Could you please explain how technology plays a major role in peacekeeping missions and during crisis?
C MS: This is an exciting space, especially with the UN Department of Peacekeeping Operations (DPKO) releasing its Performance Peacekeeping report at the end of 2014. This report codified many of the technology and innovation strategies that were already taking place in missions, which have ranged from using open-source mapping software to track elections in Liberia to the deployment of unarmed drones in the Democratic Republic of Congo. In humanitarian response, particularly in natural disasters, the increased role of mobile phones and digital mapping has made coordination between response agencies and crisis-affected populations significantly easier. None of these technologies can solve every coordination problem in conflict and crisis-affected settings, but they do make it easier for agencies and populations to share information quickly and organize responses.
June 20th marks World Refugee Day. With your research experience in using technology to avert crisis, is there a technological innovation that refugees in distress can use to make their circumstances better?
C MS: I would argue that the rapid expansion of access to mobile phones in developing countries and crisis-affected contexts has been crucial for refugees. Mobile phones, especially smart phones, allow for communication with diaspora communities as well as the ability to stay connected with family back home. You can imagine the emotional and psychological stress that would come with wondering whether you loved one survived a journey, or the need to let your family know you’re safe. A mobile phone makes it possible for refugees to stay connected.

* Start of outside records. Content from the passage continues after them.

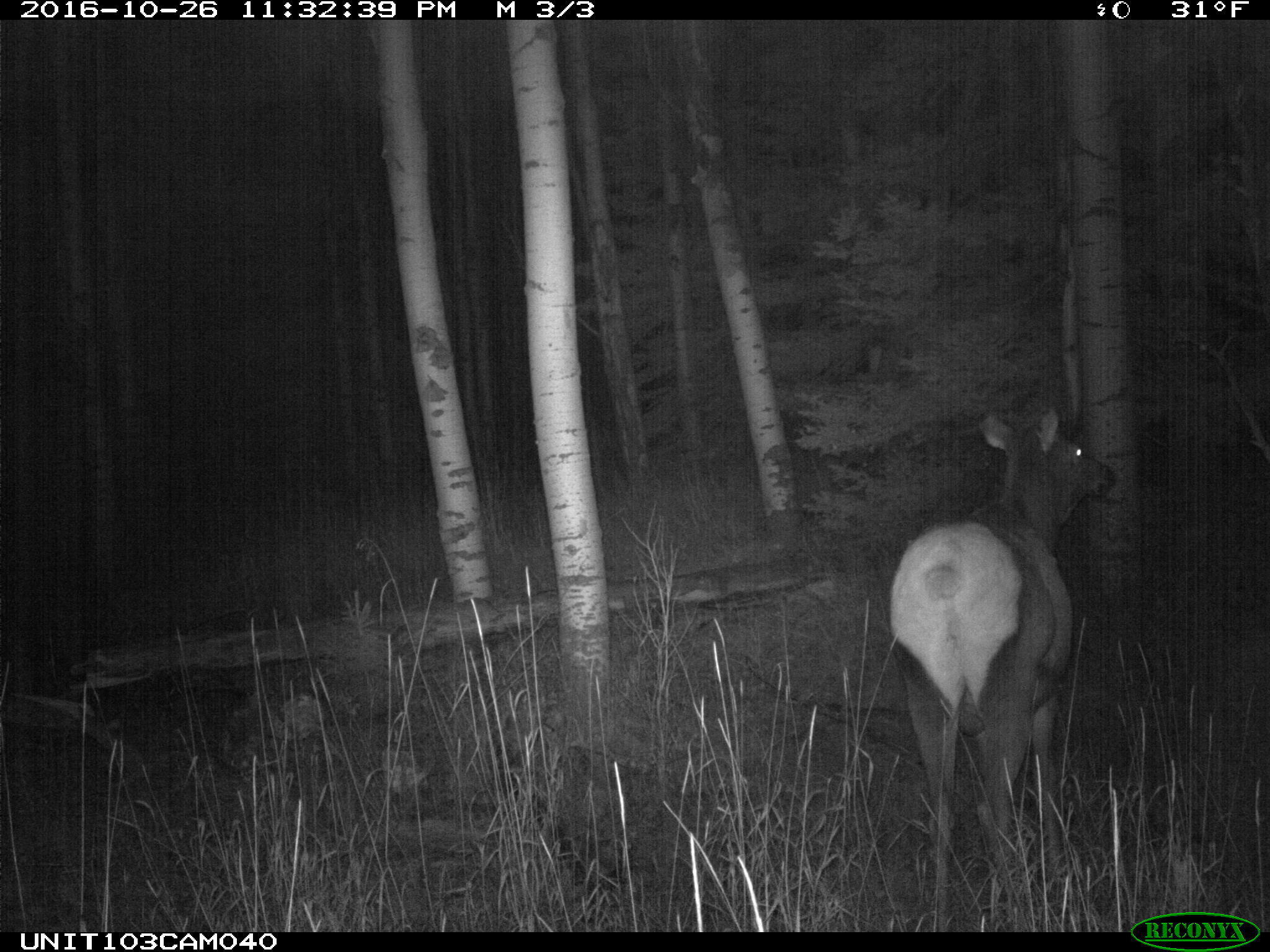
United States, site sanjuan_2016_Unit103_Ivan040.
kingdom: Animalia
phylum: Chordata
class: Mammalia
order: Artiodactyla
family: Cervidae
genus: Cervus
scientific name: Cervus elaphus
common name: red deer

Mobile phones also allow refugees to connect with services provided by NGOs in the camps or cities they end up in. Groups like Mercy Corps and companies including Google have created apps that provide refugees with information about local laws and processes, like Refugeeinfo.eu, as well as translation apps for staff who are helping new arrivals with paperwork and integration.
What motivates you in the morning and how do you think about it in the evening?
C MS: I get to go to work every day knowing I’ll be doing research and writing policy advice on the nexus between technology, development, conflict and migration. This space presents so many opportunities to do compelling research, and to produce results that can have real impact on policy. As a researcher at the German Development Institute I have the opportunity to do rigorous research on a fascinating topic, and have a platform to make that research directly accessible to policy makers. That’s pretty motivating! Once I leave work at the end of the day, I try not to think about work so that I can recharge. Since moving to Bonn I’ve found that an evening bike ride along the Rhine is one of the best ways to wind down and prepare for the next day’s work.
Which question would you like to answer that you have never been asked before?
C MS: What are the social and political contexts where technology is most useful to refugees and people in developing countries?
This question is one that has always interested me as a social scientist. When we talk about using technology to support refugees, or for doing crisis response and peacebuilding, I think it is crucial to understand how political and social context influences peoples’ information gathering and sharing strategies. There are practical reasons for this, such as privacy and safety issues; unsecured digital information can put already vulnerable people at greater risk. From a policy perspective, there is the issue of resource allocation. If people get all their information from the radio, is it a good use of time and money to develop smartphone apps that people may never use? Understanding the contexts in which people turn to mobile devices and digital media is theoretically interesting, and can inform the safe and effective use of these tools by refugees and development organizations.